The path of the western disturbances can be traced from India to as far back as the Mediterranean Sea, where they originate as low pressure areas. If they can maintain their strength all the way to India, it is easy to imagine what fury they would have over the regions close to the Mediterranean Sea. One such region is what is presently known as Lake Tiberias or Lake Galilee, and described in the Bible as the Sea of Galilee. This is in fact not a sea but a fresh water lake about 166 sq km in size and situated 40 km to the east of the Mediterranean Sea. It is about 200 m below sea level and has steep slopes on all sides.

It was on the western shore of the Sea of Galilee, in a town named Capernaum, that Jesus had delivered the Sermon on the Mount, which was in a sense his inaugural address, containing the most significant of His teachings. On one of the early days of His mission in Galilee, Jesus had narrated the first few of His parables, and gone ahead with His work of teaching and healing. He was being followed by crowds who were gathering in large numbers. At the end of this busy day, Jesus wanted to have a time of rest and seclusion, and decided to go along with His disciples to the other side of the lake or the Sea of Galilee in a boat.

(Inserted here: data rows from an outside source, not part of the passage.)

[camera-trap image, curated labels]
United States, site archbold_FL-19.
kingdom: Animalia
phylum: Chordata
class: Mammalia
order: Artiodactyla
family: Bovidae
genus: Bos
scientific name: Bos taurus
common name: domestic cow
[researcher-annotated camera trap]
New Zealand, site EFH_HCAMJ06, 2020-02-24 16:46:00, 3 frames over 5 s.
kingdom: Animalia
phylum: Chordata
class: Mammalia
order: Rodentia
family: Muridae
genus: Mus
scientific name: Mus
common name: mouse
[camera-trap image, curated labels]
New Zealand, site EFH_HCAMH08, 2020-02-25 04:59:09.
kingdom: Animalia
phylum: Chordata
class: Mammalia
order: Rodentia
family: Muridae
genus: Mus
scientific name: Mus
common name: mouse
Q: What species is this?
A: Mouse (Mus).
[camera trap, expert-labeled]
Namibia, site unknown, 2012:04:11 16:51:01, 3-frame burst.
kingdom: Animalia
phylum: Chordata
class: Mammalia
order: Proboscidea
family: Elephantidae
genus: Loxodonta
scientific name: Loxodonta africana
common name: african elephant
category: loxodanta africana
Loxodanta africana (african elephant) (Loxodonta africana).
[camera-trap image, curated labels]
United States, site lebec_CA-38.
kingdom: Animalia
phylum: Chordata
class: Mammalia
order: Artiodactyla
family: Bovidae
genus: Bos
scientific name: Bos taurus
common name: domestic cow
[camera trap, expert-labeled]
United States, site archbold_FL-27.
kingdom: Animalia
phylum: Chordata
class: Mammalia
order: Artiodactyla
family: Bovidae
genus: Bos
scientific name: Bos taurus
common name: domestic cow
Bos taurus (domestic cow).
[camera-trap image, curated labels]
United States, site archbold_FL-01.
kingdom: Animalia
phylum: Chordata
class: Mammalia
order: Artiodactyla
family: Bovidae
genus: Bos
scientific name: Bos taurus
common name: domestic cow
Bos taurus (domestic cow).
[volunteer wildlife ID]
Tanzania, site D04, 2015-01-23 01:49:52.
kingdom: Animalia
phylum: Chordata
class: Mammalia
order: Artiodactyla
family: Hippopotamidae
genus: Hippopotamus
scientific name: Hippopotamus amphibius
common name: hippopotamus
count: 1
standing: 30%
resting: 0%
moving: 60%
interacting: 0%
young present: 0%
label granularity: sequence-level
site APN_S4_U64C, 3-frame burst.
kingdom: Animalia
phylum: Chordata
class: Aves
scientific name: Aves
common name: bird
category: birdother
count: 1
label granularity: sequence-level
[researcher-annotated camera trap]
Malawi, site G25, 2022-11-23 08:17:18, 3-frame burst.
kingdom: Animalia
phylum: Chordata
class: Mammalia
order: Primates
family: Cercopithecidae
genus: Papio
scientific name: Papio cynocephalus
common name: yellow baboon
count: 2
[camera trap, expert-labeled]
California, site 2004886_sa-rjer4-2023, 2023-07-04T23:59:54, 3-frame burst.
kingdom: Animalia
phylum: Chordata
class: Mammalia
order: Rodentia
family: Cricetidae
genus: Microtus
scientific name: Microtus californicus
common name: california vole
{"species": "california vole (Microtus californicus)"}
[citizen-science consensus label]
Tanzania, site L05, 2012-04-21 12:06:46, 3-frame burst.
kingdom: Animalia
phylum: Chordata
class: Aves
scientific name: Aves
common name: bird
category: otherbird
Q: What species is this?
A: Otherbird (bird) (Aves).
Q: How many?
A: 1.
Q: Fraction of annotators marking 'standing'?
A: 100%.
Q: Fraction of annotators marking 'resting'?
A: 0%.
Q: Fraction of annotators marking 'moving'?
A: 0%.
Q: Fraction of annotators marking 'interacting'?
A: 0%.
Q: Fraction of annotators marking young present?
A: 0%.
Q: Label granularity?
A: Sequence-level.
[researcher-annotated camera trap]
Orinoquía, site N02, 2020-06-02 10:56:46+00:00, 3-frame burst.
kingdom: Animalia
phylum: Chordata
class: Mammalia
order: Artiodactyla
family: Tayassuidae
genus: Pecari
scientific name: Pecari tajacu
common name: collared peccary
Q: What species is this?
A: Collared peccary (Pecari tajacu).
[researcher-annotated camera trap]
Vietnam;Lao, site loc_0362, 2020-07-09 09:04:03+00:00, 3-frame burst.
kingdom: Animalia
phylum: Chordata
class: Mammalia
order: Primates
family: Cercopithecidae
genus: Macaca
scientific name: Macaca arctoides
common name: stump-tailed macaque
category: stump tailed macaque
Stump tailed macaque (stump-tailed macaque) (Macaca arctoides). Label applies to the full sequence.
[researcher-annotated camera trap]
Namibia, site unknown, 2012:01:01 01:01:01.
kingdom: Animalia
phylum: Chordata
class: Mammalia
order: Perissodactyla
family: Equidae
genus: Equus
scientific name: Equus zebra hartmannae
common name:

In the mean time, a low pressure area had perhaps been brewing over the Mediterranean Sea and had been moving eastwards on its long journey towards India, passing over the Sea of Galilee on its way. In the Bible, there are three parallel accounts of the storm that caught the disciples of Jesus by surprise later in the night. (Matthew 8:23-27, Mark 4:35-41 and Luke 8:22-25). Compared to what we now call a hurricane, the storm described in the Bible was a very insignificant one. It could have been just a squall. Yet it had left the disciples shaken and made them feel helpless. They felt all the more deserted because Jesus who was with them, had been sleeping soundly in the midst of all the chaos as if unconcerned with their plight. When they woke Him up and sought His help, Jesus got up and rebuked the winds and the waves, and commanded, “Quiet! Be still!”. That was enough for calm to be re-established. The disciples were astonished and said, “What kind of man is this? Even the winds and the waves obey him!”

There is always a tendency to view the events of this type, or miracles, narrated in the Bible, with a degree of skepticism, because they go against the laws of nature as we understand them. But in fact, the Son of Man was just doing, and succeeded in doing, something that Man has forever been trying to do. The most cherished human ambition is to have control over nature.

It is worth recalling that in the aftermath of several devastating hurricanes, the U. S. had launched Project Stormfury in 1960 with the specific aim of taming hurricanes. This experiment was based upon the concept that hurricanes could be weakened by dropping silver iodide into their wall clouds. The project continued for 20 years, but was eventually terminated after the results were found to be inconclusive.

God’s ways and man’s ways are not the same, and there is no reason why they should be the same. “For my thoughts are not your thoughts, neither are your ways my ways, declares the Lord” (Isaiah 55:8).